Rahma Fariza, Melinska Ayu Febrianti, Qurtubi Qurtubi, Hari Purnomo,
Volume 35, Issue 4 (12-2024)
Abstract
A business faces challenges in terms of product structuring, design, and space layout; it needs to adapt traditional design management models to scientific developments, like customer shopping behavior data. This article contains a systematic review of planograms and is essential because a similar complete literature review has yet to be found. Therefore, this research is necessary, especially for business actors such as retailers and suppliers.
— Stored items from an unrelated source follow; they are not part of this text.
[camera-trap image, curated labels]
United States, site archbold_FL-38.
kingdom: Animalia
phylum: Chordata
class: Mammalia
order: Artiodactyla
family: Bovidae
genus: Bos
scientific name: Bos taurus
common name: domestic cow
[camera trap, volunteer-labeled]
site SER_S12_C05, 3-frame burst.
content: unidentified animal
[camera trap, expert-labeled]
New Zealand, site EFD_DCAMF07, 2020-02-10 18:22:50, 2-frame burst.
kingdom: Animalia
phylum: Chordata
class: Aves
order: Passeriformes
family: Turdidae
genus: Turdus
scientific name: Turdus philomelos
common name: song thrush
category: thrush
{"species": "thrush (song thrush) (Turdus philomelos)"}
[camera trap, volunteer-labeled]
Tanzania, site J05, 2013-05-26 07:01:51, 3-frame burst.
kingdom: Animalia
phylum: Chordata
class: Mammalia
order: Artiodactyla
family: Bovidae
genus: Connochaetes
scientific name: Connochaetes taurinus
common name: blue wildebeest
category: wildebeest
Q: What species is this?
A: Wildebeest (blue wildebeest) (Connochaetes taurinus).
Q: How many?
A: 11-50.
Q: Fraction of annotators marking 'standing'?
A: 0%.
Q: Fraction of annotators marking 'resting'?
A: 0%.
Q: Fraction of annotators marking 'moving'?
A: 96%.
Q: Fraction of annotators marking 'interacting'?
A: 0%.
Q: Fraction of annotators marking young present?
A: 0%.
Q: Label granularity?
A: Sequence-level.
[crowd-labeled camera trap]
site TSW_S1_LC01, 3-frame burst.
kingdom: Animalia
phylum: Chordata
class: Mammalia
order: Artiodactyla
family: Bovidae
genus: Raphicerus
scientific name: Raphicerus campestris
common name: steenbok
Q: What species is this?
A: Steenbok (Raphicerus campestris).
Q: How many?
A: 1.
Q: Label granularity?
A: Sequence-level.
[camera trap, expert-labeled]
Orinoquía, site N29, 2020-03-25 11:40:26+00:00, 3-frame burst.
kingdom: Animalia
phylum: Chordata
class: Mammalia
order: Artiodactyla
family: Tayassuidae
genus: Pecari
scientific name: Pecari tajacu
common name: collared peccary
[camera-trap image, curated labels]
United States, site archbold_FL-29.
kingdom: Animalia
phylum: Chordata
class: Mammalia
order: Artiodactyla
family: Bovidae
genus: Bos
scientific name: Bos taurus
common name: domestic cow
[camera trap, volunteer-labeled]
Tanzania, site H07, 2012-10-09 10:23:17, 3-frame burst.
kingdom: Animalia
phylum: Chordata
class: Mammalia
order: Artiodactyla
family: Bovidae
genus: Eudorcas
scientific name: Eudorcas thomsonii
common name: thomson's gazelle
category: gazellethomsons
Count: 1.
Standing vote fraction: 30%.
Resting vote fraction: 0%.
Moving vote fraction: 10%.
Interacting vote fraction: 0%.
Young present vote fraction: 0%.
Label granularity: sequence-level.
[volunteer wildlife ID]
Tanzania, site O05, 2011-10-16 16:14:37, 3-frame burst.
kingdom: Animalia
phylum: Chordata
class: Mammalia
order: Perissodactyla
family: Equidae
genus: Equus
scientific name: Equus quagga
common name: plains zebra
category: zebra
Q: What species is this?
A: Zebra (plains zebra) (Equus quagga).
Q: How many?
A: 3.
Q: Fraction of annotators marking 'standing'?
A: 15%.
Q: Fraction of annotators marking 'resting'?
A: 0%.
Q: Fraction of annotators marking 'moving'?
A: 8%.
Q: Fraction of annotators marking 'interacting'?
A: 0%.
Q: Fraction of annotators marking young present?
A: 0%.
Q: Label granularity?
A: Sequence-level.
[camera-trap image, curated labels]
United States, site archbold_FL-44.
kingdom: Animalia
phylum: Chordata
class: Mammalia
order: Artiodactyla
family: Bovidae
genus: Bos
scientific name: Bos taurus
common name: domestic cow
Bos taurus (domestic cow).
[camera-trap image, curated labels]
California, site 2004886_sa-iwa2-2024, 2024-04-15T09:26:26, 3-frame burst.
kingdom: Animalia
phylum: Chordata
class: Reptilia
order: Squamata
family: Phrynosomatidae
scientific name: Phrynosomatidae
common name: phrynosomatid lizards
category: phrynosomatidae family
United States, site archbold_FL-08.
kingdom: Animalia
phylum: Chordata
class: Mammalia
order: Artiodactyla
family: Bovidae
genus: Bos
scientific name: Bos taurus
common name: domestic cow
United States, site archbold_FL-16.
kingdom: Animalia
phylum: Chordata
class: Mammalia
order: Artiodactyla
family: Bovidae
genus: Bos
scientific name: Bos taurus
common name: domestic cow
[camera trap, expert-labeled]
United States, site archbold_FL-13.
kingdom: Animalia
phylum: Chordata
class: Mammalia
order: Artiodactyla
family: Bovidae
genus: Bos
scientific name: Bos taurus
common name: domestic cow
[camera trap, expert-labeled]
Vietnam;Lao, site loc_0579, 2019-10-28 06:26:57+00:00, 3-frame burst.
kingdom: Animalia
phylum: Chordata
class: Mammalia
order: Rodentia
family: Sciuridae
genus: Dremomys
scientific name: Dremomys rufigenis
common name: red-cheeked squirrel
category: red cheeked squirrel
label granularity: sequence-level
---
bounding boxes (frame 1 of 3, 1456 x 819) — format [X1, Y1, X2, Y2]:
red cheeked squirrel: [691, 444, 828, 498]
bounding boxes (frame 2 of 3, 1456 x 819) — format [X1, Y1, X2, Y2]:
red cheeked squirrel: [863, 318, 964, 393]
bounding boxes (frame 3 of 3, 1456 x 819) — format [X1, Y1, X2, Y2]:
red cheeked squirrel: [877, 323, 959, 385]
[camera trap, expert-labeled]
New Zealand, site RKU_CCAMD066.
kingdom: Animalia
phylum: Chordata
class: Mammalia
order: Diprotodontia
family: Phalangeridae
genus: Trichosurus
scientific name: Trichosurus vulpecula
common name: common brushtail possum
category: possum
This research aims to analyze studies on shelf-space allocation and store layout and provide advice for future research. This study used the systematic review methodology to incorporate relevant literature, of which 50 articles were later obtained. The review protocol guides a comprehensive and systematic analysis of the articles. This study proposes potential avenues for future research to offer a thorough and precise examination of the impact of shelf-space allocation and store layout. The gaps in previous studies are opportunities to create more complex and comprehensive research results on similar topics. This article added scientific value by presenting an exhaustive literature review, and it can fill the theoretical gap by completing the previous literature review.